One section repeats instructions for feeding a baby in a neo-natal unit in different fonts, representing different voices. It’s repetitive – these babies need feeding at least 8 times per day and night at around one and a half hour intervals. Some mothers are able to express breastmilk but have to buy a pump or scrabble round hospital wards to find one because staff don’t have time to keep track. One voice asks ‘why so many are women of colour here’ but it’s not answered.
There’s no clear distinction between the end of “Bloodfruit” and final five poems. In “Silver Jubilee” (dated as 1977), a girl draws a picture in crayons,
Her face, hushed, is a copper ha'penny, serene, like the Queen's, when the brick gets in, sailing like boats she'd learned to fold as a toddler to land square at her face (kaliedoscoping the patio glass) from where their splinterous GET BACK HOME! whoops ransack the air. And no, it's not fair that no-one will see her picture now. Should she draw it again?
It’s shocking that thugs have targeted a girl, someone who won’t fight back. In shock, and not fully understanding the import of the thugs’ shouts, she’s focused on her picture. Not that telling her to go home makes sense when she’s already home. However, despite her youth, she’s already learning that home is not safe and the world outside it could explode with violence at any moment.

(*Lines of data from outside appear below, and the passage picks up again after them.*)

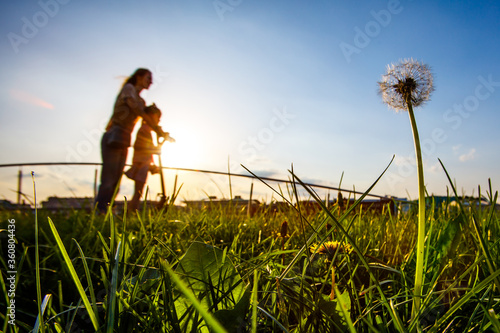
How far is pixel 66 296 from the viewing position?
1312 mm

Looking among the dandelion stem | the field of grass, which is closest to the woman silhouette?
the field of grass

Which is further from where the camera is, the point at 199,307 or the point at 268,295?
the point at 268,295

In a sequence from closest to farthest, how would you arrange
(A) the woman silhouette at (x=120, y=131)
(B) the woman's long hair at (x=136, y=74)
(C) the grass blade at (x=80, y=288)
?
(C) the grass blade at (x=80, y=288) → (A) the woman silhouette at (x=120, y=131) → (B) the woman's long hair at (x=136, y=74)

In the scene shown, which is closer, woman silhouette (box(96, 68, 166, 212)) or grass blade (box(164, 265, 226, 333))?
grass blade (box(164, 265, 226, 333))

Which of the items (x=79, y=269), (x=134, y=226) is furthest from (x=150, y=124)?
(x=79, y=269)

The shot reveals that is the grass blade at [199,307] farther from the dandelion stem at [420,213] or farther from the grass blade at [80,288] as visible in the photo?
the dandelion stem at [420,213]

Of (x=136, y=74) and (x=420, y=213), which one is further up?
(x=136, y=74)

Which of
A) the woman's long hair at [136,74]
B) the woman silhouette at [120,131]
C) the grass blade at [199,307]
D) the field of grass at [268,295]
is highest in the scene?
the woman's long hair at [136,74]

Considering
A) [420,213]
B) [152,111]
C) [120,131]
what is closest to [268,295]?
[420,213]

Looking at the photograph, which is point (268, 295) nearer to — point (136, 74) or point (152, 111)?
point (152, 111)

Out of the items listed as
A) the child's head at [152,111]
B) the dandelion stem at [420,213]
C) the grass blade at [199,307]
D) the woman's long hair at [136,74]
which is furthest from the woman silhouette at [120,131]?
the grass blade at [199,307]

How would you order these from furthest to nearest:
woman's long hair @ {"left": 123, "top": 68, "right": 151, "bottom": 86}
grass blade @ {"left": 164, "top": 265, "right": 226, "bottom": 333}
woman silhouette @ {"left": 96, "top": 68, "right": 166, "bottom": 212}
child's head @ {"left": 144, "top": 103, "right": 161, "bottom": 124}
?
woman's long hair @ {"left": 123, "top": 68, "right": 151, "bottom": 86} < child's head @ {"left": 144, "top": 103, "right": 161, "bottom": 124} < woman silhouette @ {"left": 96, "top": 68, "right": 166, "bottom": 212} < grass blade @ {"left": 164, "top": 265, "right": 226, "bottom": 333}

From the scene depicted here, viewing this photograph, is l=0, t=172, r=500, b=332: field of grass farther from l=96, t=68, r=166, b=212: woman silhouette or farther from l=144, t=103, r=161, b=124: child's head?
l=144, t=103, r=161, b=124: child's head

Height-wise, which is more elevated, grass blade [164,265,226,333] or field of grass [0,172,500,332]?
grass blade [164,265,226,333]
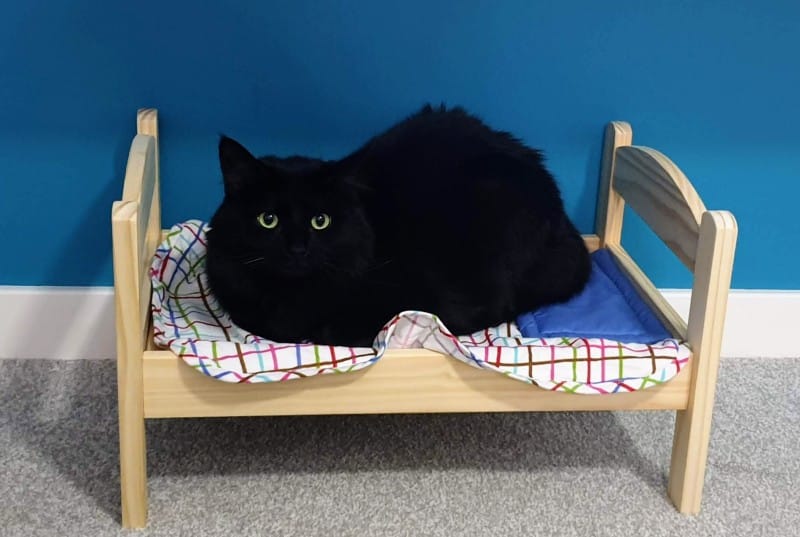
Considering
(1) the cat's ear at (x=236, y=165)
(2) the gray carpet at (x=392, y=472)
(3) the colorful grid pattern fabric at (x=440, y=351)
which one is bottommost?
(2) the gray carpet at (x=392, y=472)

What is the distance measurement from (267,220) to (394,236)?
0.71 feet

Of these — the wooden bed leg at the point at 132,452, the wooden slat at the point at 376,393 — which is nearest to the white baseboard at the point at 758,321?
the wooden slat at the point at 376,393

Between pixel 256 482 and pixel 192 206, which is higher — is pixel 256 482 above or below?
below

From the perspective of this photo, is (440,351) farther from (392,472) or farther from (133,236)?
(133,236)

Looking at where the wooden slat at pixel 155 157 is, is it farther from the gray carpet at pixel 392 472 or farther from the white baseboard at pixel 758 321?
the white baseboard at pixel 758 321

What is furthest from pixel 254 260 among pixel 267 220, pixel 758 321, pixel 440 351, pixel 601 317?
pixel 758 321

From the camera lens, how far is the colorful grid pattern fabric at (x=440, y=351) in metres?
1.24

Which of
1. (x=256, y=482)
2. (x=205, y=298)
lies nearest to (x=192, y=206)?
(x=205, y=298)

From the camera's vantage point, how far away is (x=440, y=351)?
129 centimetres

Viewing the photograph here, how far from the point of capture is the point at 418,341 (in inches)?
51.4

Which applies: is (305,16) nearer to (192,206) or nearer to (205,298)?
(192,206)

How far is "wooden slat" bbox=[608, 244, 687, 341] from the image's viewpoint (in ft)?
4.62

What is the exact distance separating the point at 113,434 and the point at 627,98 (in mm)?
1151

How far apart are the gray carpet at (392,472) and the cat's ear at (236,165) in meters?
0.48
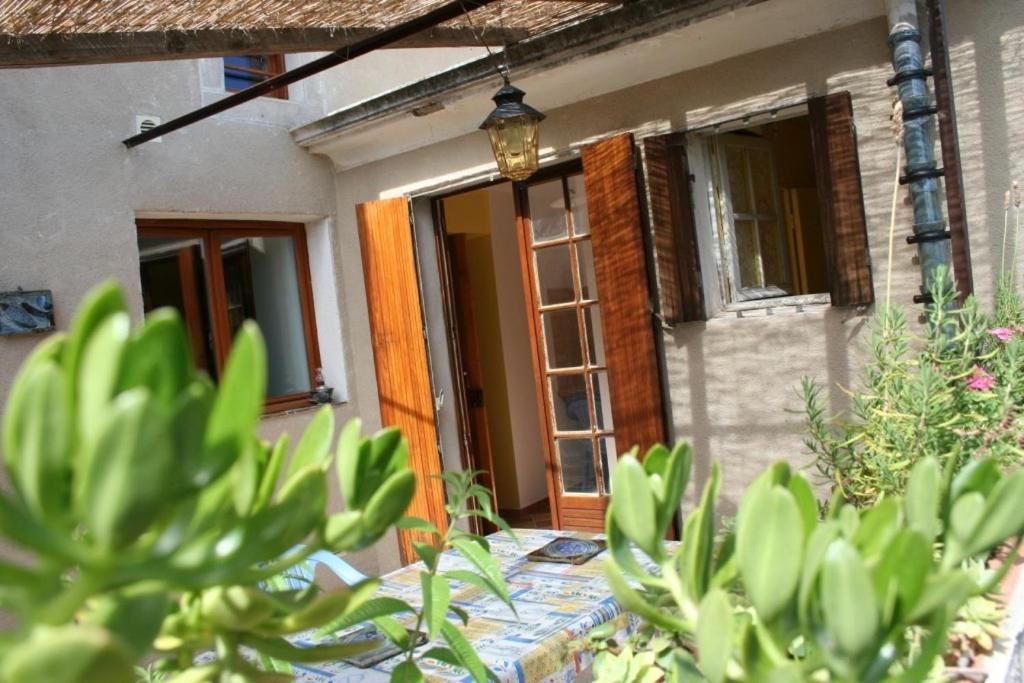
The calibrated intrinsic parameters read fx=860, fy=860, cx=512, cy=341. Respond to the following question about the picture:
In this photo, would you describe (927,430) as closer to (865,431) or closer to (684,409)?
(865,431)

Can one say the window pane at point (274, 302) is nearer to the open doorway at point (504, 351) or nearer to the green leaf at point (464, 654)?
the open doorway at point (504, 351)

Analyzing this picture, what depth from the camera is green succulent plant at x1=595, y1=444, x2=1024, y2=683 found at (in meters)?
0.50

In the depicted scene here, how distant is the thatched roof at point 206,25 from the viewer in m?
2.94

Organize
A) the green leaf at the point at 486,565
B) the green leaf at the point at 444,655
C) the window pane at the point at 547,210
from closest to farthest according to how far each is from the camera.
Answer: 1. the green leaf at the point at 444,655
2. the green leaf at the point at 486,565
3. the window pane at the point at 547,210

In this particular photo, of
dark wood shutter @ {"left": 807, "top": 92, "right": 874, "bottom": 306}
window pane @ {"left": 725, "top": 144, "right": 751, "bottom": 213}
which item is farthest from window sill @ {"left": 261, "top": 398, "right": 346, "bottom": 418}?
dark wood shutter @ {"left": 807, "top": 92, "right": 874, "bottom": 306}

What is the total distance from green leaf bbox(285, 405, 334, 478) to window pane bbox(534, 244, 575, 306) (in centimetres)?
414

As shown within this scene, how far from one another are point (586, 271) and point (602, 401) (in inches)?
28.0

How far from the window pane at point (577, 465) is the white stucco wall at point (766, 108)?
71 centimetres

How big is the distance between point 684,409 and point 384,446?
367 centimetres

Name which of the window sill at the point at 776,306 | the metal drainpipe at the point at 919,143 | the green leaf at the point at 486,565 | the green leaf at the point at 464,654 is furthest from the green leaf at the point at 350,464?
the window sill at the point at 776,306

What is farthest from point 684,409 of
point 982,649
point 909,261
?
point 982,649

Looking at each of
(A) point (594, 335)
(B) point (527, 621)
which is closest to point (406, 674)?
(B) point (527, 621)

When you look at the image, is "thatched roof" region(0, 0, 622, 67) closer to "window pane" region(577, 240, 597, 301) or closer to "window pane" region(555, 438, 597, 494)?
"window pane" region(577, 240, 597, 301)

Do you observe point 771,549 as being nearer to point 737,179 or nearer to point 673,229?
point 673,229
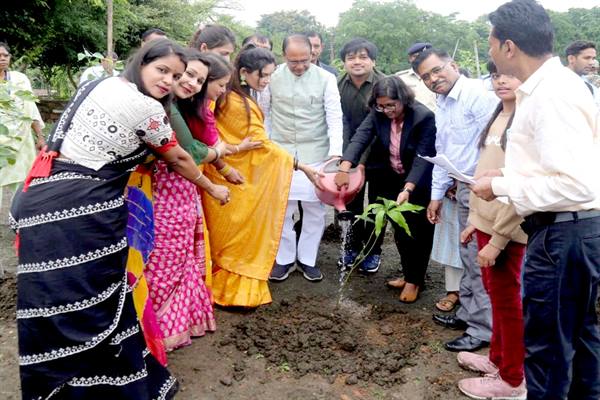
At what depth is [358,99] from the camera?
441 centimetres

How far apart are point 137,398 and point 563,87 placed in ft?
6.84

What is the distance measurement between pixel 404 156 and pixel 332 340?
1418 millimetres

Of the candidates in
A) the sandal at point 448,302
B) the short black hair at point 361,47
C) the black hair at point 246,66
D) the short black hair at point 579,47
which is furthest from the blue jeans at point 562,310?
the short black hair at point 579,47

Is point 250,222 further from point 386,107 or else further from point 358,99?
point 358,99

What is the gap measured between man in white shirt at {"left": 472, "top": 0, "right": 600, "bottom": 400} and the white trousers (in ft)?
7.43

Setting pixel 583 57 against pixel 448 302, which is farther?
pixel 583 57

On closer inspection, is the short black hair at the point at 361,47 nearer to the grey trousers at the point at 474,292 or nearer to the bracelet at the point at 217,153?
the grey trousers at the point at 474,292

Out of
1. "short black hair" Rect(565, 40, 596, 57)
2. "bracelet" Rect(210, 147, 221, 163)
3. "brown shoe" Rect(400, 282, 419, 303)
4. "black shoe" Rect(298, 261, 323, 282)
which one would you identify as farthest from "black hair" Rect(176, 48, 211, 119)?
"short black hair" Rect(565, 40, 596, 57)

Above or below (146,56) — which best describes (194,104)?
below

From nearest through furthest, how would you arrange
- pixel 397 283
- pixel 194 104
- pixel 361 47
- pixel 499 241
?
pixel 499 241 → pixel 194 104 → pixel 397 283 → pixel 361 47

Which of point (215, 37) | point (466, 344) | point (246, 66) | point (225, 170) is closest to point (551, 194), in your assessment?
point (466, 344)

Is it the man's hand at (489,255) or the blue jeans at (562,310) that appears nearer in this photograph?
the blue jeans at (562,310)

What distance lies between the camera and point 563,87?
176 centimetres

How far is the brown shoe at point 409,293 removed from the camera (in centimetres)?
383
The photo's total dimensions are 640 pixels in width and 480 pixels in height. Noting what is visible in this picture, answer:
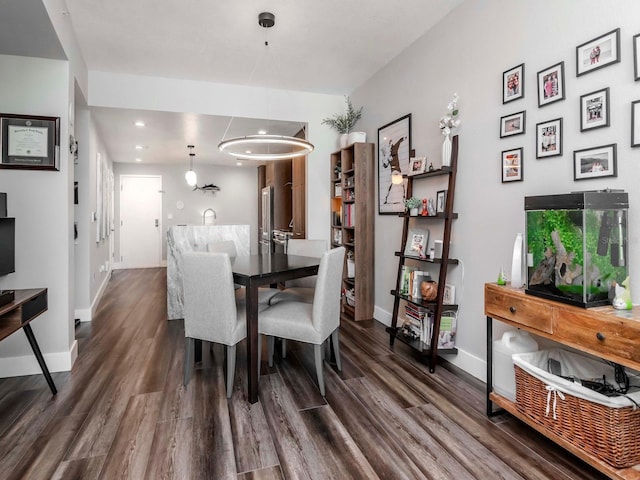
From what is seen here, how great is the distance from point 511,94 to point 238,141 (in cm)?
207

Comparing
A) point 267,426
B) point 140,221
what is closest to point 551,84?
point 267,426

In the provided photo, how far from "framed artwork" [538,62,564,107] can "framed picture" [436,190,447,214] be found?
916 millimetres

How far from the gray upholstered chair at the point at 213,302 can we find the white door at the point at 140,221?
21.6ft

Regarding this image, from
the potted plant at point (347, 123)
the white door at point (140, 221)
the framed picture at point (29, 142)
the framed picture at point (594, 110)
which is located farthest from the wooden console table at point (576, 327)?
the white door at point (140, 221)

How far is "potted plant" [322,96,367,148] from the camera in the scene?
13.4 feet

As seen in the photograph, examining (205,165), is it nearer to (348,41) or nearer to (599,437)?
(348,41)

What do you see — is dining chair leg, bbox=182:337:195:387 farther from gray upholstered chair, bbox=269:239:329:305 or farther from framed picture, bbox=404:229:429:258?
framed picture, bbox=404:229:429:258

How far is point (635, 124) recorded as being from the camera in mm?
1642

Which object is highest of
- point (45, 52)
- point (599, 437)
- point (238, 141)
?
point (45, 52)

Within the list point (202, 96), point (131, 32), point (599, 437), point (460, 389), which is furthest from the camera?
point (202, 96)

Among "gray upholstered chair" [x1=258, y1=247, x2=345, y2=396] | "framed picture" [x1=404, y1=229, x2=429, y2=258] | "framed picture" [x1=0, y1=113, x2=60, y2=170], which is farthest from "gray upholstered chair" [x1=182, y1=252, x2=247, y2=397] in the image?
"framed picture" [x1=404, y1=229, x2=429, y2=258]

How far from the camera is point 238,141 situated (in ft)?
10.1

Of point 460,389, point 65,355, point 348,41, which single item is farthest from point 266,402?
point 348,41

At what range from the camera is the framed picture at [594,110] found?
1.76 meters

Hiding to Nothing is a hard-hitting, lyrical exploration of attitudes towards women, particularly black women, and how those attitudes shape lives. A lot of the individual poems focus on racism. The central section “Bloodfruit” explores motherhood, particularly when women struggle to conceive or have stillborn or premature babies and reflects how the sense of failure impacts on perceptions self-image and self-worth. Anita Pati writes with uncompromising sensitivity and an forensic eye.